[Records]
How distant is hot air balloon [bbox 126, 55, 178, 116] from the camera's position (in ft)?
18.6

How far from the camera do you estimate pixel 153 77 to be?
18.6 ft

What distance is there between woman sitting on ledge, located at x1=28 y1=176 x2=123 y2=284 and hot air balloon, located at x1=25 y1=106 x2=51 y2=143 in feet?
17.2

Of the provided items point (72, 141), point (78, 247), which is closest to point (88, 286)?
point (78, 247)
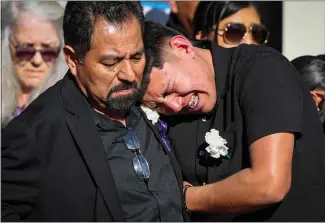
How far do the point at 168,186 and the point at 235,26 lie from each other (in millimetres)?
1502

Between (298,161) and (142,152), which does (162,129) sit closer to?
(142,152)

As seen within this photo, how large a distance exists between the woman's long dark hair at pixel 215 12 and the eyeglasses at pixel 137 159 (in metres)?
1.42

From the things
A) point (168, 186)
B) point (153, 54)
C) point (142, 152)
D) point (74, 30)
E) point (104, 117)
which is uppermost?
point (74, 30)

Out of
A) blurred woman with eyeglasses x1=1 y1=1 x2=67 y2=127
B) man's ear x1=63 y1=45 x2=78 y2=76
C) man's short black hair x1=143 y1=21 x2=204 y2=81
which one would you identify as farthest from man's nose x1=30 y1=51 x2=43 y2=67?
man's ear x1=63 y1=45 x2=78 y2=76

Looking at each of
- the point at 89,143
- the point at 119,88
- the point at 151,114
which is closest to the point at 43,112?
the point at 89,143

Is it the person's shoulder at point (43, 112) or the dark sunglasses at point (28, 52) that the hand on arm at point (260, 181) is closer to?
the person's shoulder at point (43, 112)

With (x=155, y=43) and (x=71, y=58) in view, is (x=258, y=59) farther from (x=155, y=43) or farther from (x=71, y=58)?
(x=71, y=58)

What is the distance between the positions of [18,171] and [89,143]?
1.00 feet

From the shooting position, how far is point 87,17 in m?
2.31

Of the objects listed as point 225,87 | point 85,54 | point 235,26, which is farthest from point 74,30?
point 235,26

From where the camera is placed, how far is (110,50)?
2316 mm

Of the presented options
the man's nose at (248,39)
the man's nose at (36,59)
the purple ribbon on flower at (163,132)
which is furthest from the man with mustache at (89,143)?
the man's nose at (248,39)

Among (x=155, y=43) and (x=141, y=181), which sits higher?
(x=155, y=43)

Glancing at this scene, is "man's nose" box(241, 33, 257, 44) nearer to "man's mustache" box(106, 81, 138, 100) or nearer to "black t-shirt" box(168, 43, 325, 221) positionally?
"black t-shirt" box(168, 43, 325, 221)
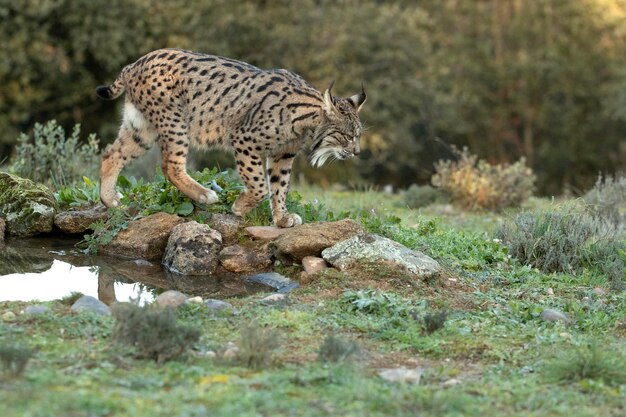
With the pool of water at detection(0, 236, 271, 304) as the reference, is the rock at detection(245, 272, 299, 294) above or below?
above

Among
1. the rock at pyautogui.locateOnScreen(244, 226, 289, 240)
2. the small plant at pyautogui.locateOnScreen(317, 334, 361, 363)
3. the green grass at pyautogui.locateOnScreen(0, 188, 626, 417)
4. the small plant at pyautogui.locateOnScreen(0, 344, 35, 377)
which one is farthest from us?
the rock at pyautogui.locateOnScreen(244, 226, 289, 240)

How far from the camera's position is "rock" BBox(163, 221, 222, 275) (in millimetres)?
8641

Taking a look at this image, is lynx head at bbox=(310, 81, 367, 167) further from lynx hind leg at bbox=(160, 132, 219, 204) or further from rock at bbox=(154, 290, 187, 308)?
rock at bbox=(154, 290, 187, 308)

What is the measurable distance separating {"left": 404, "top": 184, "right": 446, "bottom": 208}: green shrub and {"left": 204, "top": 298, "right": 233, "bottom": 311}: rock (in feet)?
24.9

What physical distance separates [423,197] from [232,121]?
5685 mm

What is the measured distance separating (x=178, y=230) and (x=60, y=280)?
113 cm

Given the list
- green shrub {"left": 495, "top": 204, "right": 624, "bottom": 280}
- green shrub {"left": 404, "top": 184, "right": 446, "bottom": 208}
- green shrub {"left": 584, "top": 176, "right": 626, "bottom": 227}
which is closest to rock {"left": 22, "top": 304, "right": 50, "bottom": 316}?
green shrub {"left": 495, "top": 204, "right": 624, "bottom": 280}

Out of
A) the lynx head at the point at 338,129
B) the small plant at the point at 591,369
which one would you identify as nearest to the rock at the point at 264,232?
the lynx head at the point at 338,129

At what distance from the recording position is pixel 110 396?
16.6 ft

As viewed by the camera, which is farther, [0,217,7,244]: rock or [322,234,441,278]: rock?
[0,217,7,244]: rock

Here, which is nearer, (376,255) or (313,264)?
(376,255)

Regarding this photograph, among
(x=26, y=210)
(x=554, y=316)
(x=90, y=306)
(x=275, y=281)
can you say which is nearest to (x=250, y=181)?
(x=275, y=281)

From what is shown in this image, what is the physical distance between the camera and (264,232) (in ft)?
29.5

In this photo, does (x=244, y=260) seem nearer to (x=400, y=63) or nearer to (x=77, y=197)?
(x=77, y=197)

# [WHAT YOU ARE ASKED TO DO]
Copy every line from the line containing "Here, which is" up to and including the last line of the items. Raise each number in the answers, both coordinates and distances, by 21, and keep everything else unchanged.

# [ANSWER IN FULL]
Here, which is nearer, (376,255) or (313,264)?
(397,276)

Regarding this photograph, among
(x=26, y=210)
(x=554, y=316)
(x=90, y=306)
(x=275, y=281)
can you say which is nearest to (x=250, y=181)?
(x=296, y=302)

From what is shown in this image, what is the physical distance between the camera and (264,232) (in ft)?
50.5

In this photo, does (x=244, y=260) seem nearer to (x=400, y=63) or nearer to (x=77, y=197)?
(x=98, y=218)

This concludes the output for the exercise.